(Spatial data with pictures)
---------------

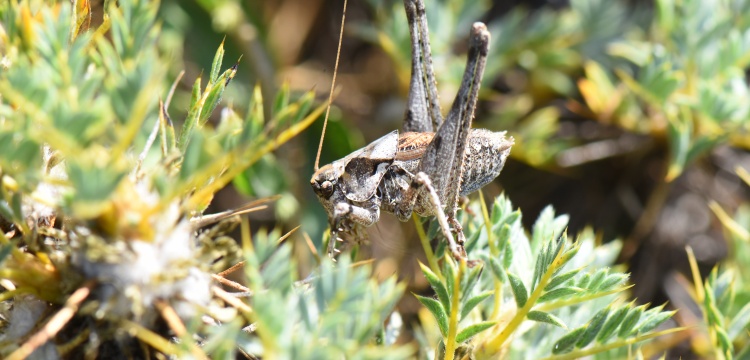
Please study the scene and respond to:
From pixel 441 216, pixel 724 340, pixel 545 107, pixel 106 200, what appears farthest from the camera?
pixel 545 107

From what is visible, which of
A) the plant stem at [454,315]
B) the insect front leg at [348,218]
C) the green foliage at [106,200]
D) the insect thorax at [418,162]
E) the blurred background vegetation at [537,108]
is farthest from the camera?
the blurred background vegetation at [537,108]

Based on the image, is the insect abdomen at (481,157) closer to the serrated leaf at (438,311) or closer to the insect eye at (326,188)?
the insect eye at (326,188)

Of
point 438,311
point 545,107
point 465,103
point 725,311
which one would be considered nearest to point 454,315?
point 438,311

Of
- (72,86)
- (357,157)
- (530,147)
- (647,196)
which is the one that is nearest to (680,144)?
(530,147)

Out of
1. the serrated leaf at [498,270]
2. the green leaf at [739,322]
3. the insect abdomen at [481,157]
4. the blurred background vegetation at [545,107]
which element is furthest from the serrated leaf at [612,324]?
the blurred background vegetation at [545,107]

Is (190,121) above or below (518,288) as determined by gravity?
above

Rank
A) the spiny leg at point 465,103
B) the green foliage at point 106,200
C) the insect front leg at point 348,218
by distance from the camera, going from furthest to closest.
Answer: the spiny leg at point 465,103 < the insect front leg at point 348,218 < the green foliage at point 106,200

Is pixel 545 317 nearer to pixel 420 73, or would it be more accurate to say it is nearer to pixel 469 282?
pixel 469 282
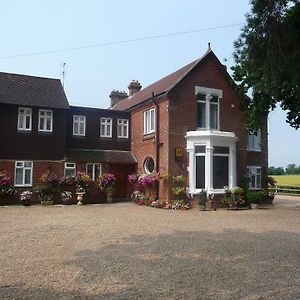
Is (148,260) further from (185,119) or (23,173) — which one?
(23,173)

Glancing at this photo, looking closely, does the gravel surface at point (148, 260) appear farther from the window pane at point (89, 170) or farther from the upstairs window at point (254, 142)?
the upstairs window at point (254, 142)

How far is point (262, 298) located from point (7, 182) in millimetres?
17510

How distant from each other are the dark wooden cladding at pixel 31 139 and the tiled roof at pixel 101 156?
0.77 meters

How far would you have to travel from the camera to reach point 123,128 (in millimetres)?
24969

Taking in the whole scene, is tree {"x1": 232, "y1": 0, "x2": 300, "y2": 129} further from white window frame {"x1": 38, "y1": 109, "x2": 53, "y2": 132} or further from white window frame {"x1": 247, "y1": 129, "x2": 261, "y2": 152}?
white window frame {"x1": 247, "y1": 129, "x2": 261, "y2": 152}

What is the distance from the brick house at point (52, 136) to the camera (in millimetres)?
21172

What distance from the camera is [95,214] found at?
16531 mm

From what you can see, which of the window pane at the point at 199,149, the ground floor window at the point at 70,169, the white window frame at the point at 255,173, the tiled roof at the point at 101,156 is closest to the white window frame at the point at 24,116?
the tiled roof at the point at 101,156

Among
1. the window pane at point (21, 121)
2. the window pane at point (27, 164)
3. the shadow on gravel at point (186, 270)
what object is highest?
the window pane at point (21, 121)

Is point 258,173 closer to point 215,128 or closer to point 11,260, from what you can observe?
point 215,128

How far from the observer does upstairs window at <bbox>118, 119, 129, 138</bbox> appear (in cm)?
2484

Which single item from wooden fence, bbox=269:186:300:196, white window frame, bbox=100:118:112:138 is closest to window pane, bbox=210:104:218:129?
white window frame, bbox=100:118:112:138

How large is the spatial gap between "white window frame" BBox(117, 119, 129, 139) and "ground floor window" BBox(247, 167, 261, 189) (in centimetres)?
843

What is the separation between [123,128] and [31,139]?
6.12m
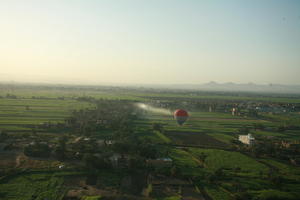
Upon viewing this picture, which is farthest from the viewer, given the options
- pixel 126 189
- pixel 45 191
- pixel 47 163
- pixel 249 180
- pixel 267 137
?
pixel 267 137

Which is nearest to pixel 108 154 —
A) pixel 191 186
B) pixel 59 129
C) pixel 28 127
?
pixel 191 186

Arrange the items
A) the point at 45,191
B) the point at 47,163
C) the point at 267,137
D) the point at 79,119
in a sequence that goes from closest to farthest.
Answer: the point at 45,191
the point at 47,163
the point at 267,137
the point at 79,119

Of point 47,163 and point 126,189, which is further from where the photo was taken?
point 47,163

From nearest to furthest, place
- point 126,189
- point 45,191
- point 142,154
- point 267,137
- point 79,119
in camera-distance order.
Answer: point 45,191
point 126,189
point 142,154
point 267,137
point 79,119

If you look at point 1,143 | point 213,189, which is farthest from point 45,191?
point 1,143

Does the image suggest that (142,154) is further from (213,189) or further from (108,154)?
(213,189)

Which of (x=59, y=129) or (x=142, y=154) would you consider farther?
(x=59, y=129)

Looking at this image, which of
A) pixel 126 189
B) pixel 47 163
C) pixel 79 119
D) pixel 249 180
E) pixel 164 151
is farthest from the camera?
pixel 79 119

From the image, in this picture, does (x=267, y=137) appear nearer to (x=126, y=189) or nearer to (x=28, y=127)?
(x=126, y=189)
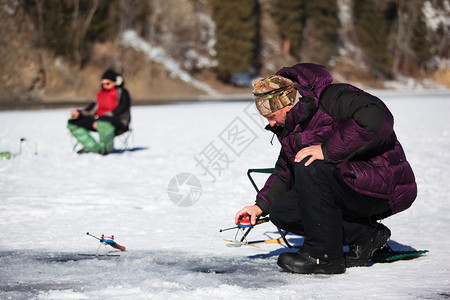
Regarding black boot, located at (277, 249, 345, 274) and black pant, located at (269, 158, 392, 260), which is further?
black boot, located at (277, 249, 345, 274)

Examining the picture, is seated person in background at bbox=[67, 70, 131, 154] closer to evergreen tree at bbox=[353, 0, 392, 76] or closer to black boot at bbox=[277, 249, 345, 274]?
black boot at bbox=[277, 249, 345, 274]

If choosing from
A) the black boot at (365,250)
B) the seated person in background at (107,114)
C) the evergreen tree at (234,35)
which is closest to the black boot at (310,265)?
the black boot at (365,250)

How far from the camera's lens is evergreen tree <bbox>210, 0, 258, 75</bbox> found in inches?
1849

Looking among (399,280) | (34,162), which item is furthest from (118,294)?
(34,162)

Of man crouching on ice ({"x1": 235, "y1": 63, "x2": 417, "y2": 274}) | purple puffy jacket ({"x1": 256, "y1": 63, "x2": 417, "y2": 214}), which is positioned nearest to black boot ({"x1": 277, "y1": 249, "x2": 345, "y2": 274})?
man crouching on ice ({"x1": 235, "y1": 63, "x2": 417, "y2": 274})

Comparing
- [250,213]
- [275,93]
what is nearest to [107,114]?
[250,213]

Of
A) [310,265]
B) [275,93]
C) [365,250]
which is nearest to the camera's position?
[275,93]

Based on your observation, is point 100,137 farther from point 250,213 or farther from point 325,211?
point 325,211

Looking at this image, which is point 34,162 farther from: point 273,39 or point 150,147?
point 273,39

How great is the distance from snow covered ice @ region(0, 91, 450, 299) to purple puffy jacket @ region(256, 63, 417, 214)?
581 millimetres

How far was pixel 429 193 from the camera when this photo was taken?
684cm

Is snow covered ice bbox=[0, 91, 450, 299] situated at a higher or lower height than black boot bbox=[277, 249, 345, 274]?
lower

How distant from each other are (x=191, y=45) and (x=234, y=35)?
12.0 feet

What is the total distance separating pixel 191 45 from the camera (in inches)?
1924
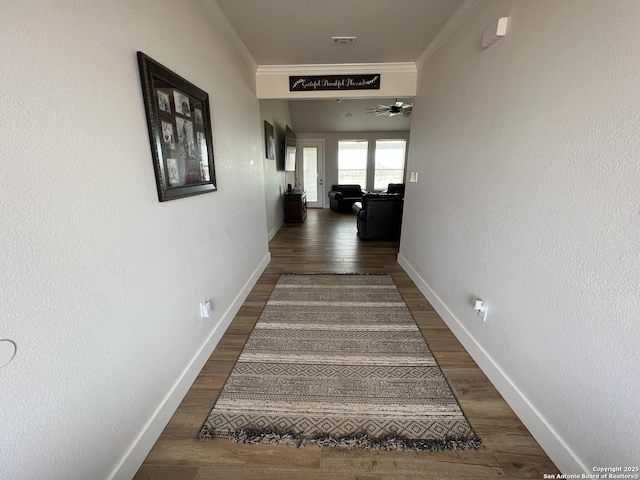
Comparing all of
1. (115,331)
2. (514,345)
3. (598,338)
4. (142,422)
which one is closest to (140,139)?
(115,331)

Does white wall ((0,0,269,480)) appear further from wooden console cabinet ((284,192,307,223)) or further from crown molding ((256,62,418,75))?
wooden console cabinet ((284,192,307,223))

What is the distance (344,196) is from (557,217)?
6.78 m

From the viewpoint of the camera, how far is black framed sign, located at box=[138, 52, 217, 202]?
48.1 inches

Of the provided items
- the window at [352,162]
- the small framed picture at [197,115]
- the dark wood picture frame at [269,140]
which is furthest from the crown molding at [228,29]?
the window at [352,162]

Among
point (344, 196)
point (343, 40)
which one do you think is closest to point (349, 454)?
point (343, 40)

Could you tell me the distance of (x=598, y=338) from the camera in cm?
98

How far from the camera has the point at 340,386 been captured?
1.57 metres

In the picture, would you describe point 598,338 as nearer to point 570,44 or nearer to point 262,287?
point 570,44

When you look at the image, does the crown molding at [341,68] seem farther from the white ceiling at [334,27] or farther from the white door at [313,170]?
the white door at [313,170]

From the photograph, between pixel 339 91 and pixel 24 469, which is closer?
pixel 24 469

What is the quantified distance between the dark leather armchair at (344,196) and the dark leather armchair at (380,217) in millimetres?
2856

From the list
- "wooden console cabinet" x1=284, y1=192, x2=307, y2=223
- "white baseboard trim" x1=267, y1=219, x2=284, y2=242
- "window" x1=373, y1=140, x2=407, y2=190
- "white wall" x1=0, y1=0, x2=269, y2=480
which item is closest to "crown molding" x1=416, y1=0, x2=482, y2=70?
"white wall" x1=0, y1=0, x2=269, y2=480

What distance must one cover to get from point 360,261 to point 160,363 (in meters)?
2.77

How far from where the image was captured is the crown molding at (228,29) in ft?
5.88
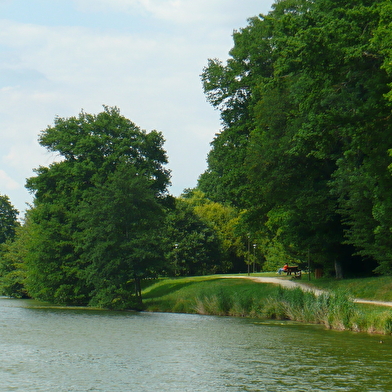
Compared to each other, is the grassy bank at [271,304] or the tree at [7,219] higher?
the tree at [7,219]

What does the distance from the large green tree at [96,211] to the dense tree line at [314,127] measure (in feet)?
23.3

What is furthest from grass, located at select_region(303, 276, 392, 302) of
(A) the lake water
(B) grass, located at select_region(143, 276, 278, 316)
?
(A) the lake water

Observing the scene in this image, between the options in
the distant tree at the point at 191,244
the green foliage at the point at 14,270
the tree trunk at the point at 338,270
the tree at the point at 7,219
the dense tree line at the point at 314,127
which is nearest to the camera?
the dense tree line at the point at 314,127

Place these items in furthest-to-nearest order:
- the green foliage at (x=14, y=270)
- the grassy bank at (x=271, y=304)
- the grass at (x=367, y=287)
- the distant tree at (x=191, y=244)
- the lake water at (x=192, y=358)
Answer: the distant tree at (x=191, y=244)
the green foliage at (x=14, y=270)
the grass at (x=367, y=287)
the grassy bank at (x=271, y=304)
the lake water at (x=192, y=358)

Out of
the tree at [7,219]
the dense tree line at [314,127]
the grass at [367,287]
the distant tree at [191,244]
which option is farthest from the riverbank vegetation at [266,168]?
the tree at [7,219]

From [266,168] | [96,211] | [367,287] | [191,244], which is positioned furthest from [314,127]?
[191,244]

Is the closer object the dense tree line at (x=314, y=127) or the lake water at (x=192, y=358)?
the lake water at (x=192, y=358)

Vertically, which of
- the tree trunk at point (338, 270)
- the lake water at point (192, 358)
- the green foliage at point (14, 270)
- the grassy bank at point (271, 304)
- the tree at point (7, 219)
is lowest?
the lake water at point (192, 358)

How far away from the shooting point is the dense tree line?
2698cm

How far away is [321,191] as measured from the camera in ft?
122

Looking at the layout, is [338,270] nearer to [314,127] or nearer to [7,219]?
[314,127]

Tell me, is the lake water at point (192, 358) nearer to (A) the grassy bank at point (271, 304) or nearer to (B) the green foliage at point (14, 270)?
(A) the grassy bank at point (271, 304)

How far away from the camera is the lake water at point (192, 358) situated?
609 inches

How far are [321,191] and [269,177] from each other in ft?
10.1
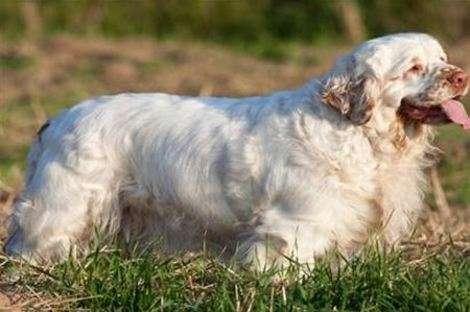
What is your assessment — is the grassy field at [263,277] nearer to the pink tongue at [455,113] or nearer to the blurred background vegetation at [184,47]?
the blurred background vegetation at [184,47]

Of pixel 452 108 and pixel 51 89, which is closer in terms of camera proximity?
pixel 452 108

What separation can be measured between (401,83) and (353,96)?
0.76 ft

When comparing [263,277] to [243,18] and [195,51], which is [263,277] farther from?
[243,18]

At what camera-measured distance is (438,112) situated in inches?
276

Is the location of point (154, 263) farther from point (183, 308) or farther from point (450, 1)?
point (450, 1)

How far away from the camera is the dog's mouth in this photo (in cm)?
696

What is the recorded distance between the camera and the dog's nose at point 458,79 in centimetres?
690

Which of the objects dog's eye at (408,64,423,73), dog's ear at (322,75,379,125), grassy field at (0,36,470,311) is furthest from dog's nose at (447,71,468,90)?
grassy field at (0,36,470,311)

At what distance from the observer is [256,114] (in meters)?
7.29

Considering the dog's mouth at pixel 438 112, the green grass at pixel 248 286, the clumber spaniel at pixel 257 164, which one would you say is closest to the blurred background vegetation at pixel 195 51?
the clumber spaniel at pixel 257 164

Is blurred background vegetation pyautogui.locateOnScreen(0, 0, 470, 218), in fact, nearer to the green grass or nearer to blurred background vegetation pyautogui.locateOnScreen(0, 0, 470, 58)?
blurred background vegetation pyautogui.locateOnScreen(0, 0, 470, 58)

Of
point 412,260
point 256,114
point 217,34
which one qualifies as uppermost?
point 256,114

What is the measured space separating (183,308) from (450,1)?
1624 centimetres

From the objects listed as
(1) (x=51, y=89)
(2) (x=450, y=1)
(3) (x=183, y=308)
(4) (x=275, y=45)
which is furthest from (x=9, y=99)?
(3) (x=183, y=308)
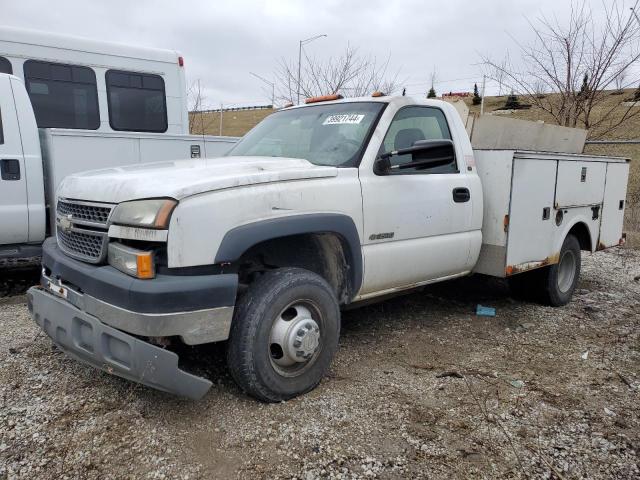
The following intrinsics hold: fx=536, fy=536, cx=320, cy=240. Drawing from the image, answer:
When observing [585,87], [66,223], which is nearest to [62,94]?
[66,223]

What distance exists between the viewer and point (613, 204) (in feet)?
19.8

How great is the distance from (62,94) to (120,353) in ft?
19.3

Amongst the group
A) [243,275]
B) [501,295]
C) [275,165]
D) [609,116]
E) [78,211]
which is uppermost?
[609,116]

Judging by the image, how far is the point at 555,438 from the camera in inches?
116

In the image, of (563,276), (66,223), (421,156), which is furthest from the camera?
(563,276)

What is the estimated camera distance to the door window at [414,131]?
154 inches

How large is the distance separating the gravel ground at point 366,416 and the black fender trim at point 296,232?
0.84 metres

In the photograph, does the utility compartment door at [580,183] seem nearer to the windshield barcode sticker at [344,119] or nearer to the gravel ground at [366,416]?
the gravel ground at [366,416]

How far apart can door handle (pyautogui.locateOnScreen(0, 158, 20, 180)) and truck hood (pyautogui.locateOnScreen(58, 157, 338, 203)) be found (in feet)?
7.38

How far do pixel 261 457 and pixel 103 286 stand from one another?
1.20m

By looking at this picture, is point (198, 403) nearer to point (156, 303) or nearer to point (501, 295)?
point (156, 303)

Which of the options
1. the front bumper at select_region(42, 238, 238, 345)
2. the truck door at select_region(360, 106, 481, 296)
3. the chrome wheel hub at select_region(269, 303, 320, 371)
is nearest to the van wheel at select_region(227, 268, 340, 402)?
the chrome wheel hub at select_region(269, 303, 320, 371)

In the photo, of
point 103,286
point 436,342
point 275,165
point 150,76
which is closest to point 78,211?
point 103,286

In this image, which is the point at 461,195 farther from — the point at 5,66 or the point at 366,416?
the point at 5,66
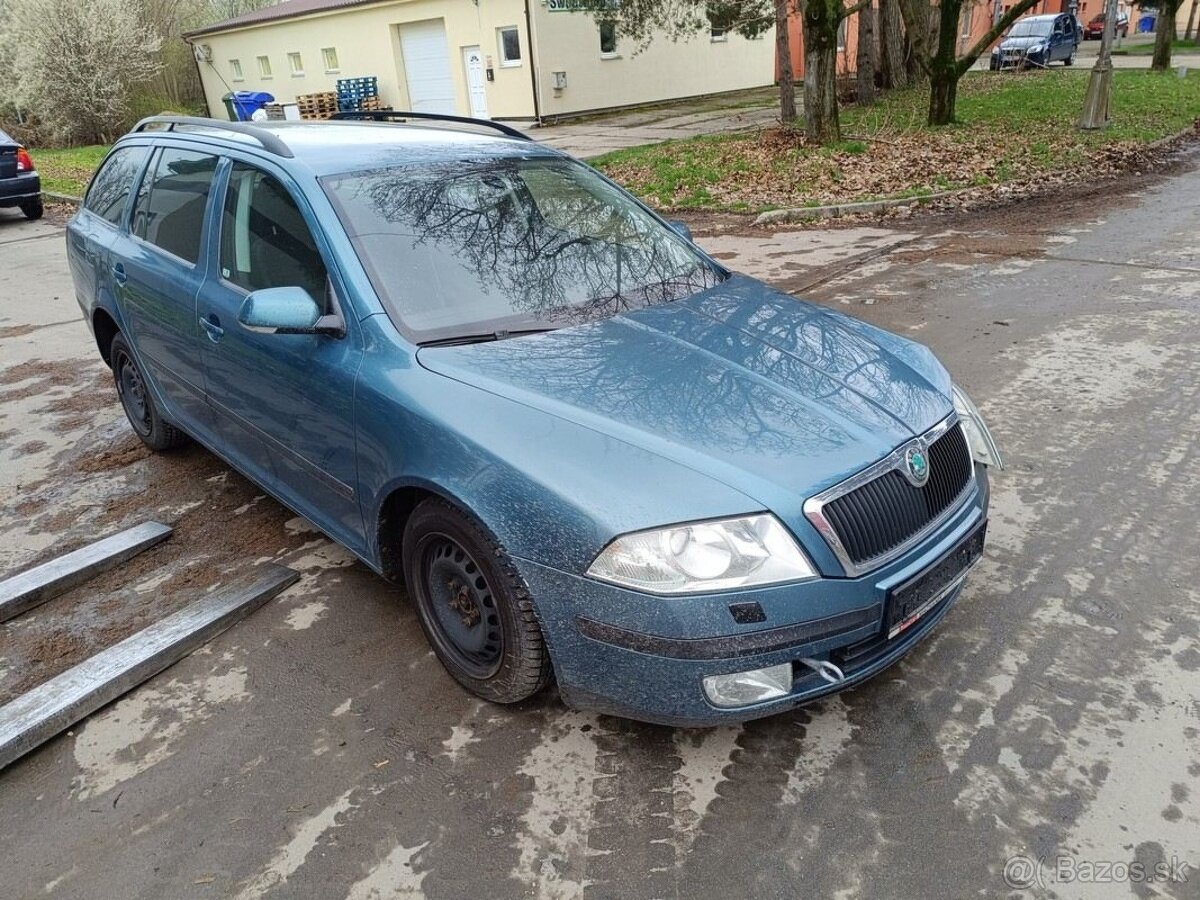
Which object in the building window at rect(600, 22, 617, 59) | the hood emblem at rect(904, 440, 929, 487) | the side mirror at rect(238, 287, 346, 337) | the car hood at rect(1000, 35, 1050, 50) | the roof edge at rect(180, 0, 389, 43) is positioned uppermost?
the roof edge at rect(180, 0, 389, 43)

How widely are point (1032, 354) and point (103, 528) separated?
17.8 feet

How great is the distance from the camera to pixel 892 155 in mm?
12766

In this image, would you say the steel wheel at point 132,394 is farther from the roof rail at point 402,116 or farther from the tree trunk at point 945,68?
the tree trunk at point 945,68

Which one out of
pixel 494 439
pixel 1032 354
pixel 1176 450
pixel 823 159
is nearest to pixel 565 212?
pixel 494 439

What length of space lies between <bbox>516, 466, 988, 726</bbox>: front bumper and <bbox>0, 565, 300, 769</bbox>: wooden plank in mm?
1566

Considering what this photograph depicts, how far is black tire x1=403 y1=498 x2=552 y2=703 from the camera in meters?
2.55

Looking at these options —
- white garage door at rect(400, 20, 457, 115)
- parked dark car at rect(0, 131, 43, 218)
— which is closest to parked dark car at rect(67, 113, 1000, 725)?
parked dark car at rect(0, 131, 43, 218)

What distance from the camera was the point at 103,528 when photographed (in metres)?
4.23

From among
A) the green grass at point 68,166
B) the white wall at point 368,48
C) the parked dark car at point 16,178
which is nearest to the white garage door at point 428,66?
A: the white wall at point 368,48

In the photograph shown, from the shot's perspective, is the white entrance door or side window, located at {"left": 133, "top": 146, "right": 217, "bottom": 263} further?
the white entrance door

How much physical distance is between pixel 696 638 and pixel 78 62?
26.2 meters

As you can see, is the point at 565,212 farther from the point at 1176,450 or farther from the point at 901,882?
the point at 1176,450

---------------

Nothing but the lines from the line with "Which one out of" to the last line of the listing above should appear; please retype them exactly, both ends included.

Which one out of
pixel 494 439
pixel 1032 354
pixel 1176 450
pixel 823 159
is nearest to pixel 565 212?
pixel 494 439

What length of space lies between <bbox>516, 466, 988, 726</bbox>: front bumper and <bbox>0, 565, 300, 769</bbox>: wooden plank in mm?
1566

Considering what this photograph depicts, how far is black tire x1=403 y1=498 x2=552 y2=703 from the camera in meters?
2.55

Looking at these options —
- white garage door at rect(400, 20, 457, 115)
- parked dark car at rect(0, 131, 43, 218)
— which is closest to parked dark car at rect(67, 113, 1000, 725)?
parked dark car at rect(0, 131, 43, 218)

What distance from the camera was the point at 103,528 when photographed (in metres)?
4.23

From among
A) the green grass at point 68,166
B) the white wall at point 368,48
C) the parked dark car at point 16,178
which is nearest to the white garage door at point 428,66?
A: the white wall at point 368,48

In the photograph shown, from the shot's perspective, is the white entrance door or side window, located at {"left": 133, "top": 146, "right": 217, "bottom": 263} further?
the white entrance door

How much physical distance is between pixel 696 638 and pixel 78 62?
26.2 meters

As you can see, is the point at 565,212 farther from the point at 1176,450 or farther from the point at 901,882?
the point at 1176,450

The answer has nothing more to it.